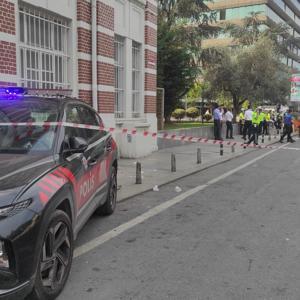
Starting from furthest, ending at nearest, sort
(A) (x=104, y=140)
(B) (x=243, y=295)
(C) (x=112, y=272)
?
(A) (x=104, y=140) → (C) (x=112, y=272) → (B) (x=243, y=295)

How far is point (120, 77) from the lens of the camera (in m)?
15.3

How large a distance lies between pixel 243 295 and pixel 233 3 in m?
77.1

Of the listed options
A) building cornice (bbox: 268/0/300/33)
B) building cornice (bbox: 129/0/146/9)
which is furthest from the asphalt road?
building cornice (bbox: 268/0/300/33)

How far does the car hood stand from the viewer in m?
3.46

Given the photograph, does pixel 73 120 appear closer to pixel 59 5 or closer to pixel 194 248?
pixel 194 248

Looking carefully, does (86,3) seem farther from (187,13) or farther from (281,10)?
(281,10)

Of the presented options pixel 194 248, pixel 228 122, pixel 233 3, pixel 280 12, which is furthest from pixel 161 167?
pixel 280 12

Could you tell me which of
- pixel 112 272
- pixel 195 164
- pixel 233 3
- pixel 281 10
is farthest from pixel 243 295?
pixel 281 10

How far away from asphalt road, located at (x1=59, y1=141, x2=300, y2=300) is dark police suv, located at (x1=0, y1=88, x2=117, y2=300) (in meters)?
0.45

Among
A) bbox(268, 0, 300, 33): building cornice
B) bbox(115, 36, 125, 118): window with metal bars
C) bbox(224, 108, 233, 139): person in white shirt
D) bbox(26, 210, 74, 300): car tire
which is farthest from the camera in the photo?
bbox(268, 0, 300, 33): building cornice

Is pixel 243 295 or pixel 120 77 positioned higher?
pixel 120 77

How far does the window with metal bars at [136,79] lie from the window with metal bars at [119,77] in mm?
962

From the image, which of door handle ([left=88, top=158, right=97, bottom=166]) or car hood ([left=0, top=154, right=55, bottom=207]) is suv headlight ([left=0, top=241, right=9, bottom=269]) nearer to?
car hood ([left=0, top=154, right=55, bottom=207])

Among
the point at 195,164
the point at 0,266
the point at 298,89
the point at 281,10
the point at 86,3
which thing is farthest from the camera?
the point at 281,10
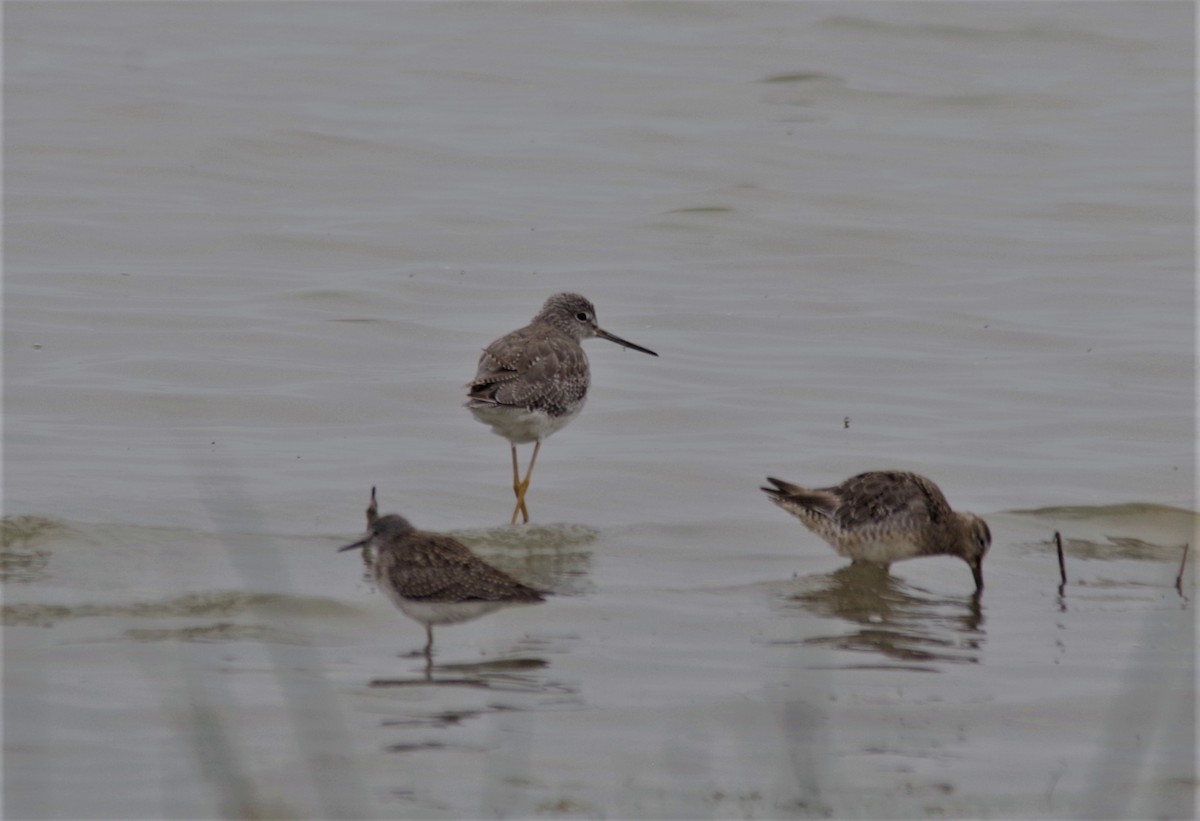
--------------------------------
▸ **What you need to do**:
Show each line in the records above that contains the string "metal", treating uppercase and lowercase as different.

▸ **Answer below**:
B) bbox(115, 36, 125, 118): window with metal bars
How far does the window with metal bars at [136,79] lie from the window with metal bars at [119,77] in mm?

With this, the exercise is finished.